The dot-com era saw an unfortunate number of foreign wine promoters descend on Japan. They were armed with snappy Powerpoint presentations and talk of quick riches, but their only apparent success was in relieving investors of their excess cash before moving on.

In contrast, there are a handful of foreign wine specialists in Japan who started out simply as passionate wine lovers but ended up building their hobbies into thriving long-term businesses. The undisputed godfather of this group of importers is Australian wine specialist Village Cellars.

We recently made a pilgrimage to meet Village Cellars' founder Richard Cohen at his headquarters deep in the countryside of Toyama Prefecture, not far from where the Noto Peninsula juts out into the Sea of Japan.

Surrounded by an ultra-modern 20,000-case warehouse and staff of 25, Cohen explained, "This really all began late one night in the middle of the Australian desert 35 years ago."

Cohen was training as a mining engineer on a university program that required students to work four months per year in the field. At a loose end in the middle of the desert, most students worked double, 16-hour shifts even though the work was, as Cohen describes it, "mind-numbingly dull."

"I drove a nice drilling rig with an air-conditioned cab, but once I set the controls for the next point, unless the alarm went off, I didn't have anything to do for an hour."

With an eye toward his next possible mining assignment, Cohen wanted to study Indonesian to pass the time, but the only language books in the company library were Japanese, so Japanese it was.
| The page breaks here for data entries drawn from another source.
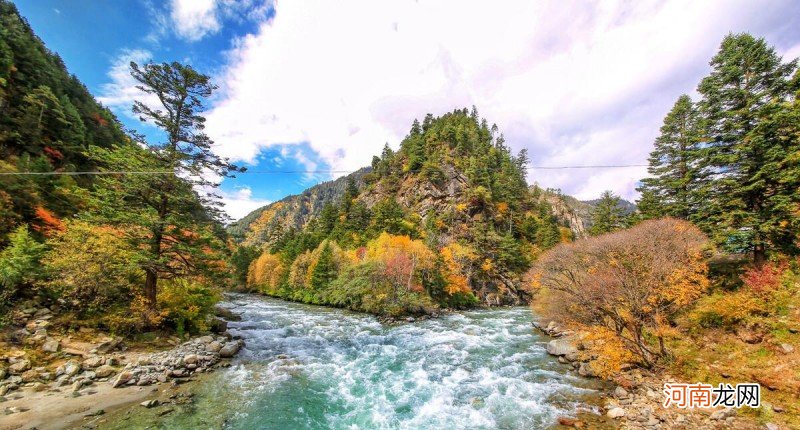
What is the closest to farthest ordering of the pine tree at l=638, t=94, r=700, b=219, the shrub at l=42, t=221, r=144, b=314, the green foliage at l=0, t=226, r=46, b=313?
the green foliage at l=0, t=226, r=46, b=313
the shrub at l=42, t=221, r=144, b=314
the pine tree at l=638, t=94, r=700, b=219

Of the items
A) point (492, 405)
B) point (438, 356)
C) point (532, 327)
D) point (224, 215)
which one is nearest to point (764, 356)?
point (492, 405)

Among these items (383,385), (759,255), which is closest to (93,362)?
(383,385)

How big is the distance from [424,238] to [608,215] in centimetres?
2663

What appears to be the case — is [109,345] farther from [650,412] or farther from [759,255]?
[759,255]

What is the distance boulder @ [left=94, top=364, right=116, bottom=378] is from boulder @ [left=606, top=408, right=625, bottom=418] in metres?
18.6

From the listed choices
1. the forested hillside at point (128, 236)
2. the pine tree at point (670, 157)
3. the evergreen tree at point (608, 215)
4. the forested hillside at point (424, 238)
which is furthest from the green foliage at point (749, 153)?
the forested hillside at point (128, 236)

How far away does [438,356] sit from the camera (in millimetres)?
17141

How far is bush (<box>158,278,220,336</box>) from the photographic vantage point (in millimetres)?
15102

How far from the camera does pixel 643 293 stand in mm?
13094

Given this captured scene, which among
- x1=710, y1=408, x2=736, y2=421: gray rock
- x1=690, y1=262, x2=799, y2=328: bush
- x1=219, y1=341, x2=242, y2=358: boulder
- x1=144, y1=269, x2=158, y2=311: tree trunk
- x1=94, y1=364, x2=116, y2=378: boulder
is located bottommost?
x1=219, y1=341, x2=242, y2=358: boulder

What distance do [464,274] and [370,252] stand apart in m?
16.3

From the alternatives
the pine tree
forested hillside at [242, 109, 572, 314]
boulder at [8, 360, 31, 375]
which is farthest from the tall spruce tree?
boulder at [8, 360, 31, 375]

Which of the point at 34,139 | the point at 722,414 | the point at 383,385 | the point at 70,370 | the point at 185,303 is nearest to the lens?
the point at 722,414

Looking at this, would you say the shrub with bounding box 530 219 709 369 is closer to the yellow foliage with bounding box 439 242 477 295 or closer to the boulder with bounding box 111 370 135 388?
the boulder with bounding box 111 370 135 388
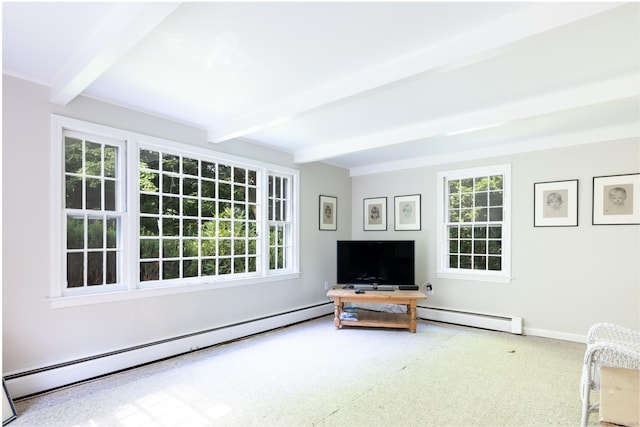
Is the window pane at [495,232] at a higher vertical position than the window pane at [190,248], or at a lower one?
higher

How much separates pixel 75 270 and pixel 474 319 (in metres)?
4.69

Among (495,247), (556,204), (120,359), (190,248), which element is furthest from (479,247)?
(120,359)

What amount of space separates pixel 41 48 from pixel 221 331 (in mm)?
3069

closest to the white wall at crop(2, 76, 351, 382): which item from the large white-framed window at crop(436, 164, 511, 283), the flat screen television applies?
the flat screen television

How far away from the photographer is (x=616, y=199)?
12.8ft

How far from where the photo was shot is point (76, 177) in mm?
3094

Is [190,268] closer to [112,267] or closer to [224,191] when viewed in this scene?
[112,267]

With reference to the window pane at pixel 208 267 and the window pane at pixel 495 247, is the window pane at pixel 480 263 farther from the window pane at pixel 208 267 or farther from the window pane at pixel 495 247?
the window pane at pixel 208 267

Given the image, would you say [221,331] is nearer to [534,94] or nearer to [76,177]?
[76,177]

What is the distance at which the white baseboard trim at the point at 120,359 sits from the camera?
2689 millimetres

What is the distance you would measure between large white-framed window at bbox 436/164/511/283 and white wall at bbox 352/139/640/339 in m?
0.10

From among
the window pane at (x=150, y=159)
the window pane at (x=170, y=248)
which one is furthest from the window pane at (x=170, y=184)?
the window pane at (x=170, y=248)

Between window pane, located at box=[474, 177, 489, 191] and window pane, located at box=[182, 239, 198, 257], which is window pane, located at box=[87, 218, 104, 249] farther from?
window pane, located at box=[474, 177, 489, 191]

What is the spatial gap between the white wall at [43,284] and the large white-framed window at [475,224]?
328 cm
This eventually led to a two-year stint in Japan for further study before returning to the mines, this time in Bougainville, New Guinea, and this time with Japanese girlfriend, Yoshiko, in tow.

"During our eight years in New Guinea, Yoshiko and I married and settled down, but, as the political situation there worsened, we began to look for an exit."

Yoshiko's father ran a small metal alloy consultancy located among the foundries of Toyama, and offered to bring them into the family business. Richard and Yoshiko signed on, established a mining equipment-oriented export subsidiary, and eventually built their own house in Toyama in 1987.

"I always loved wine, and once we had the house built and actually had some space to store it, we decided to import 20 cases to celebrate."

They poured wine for everyone who came to see the new house [the first Western-style home in the area], and, Cohen explains, "Our friends said that this was the first wine that they actually found enjoyable to drink, and begged us to import more."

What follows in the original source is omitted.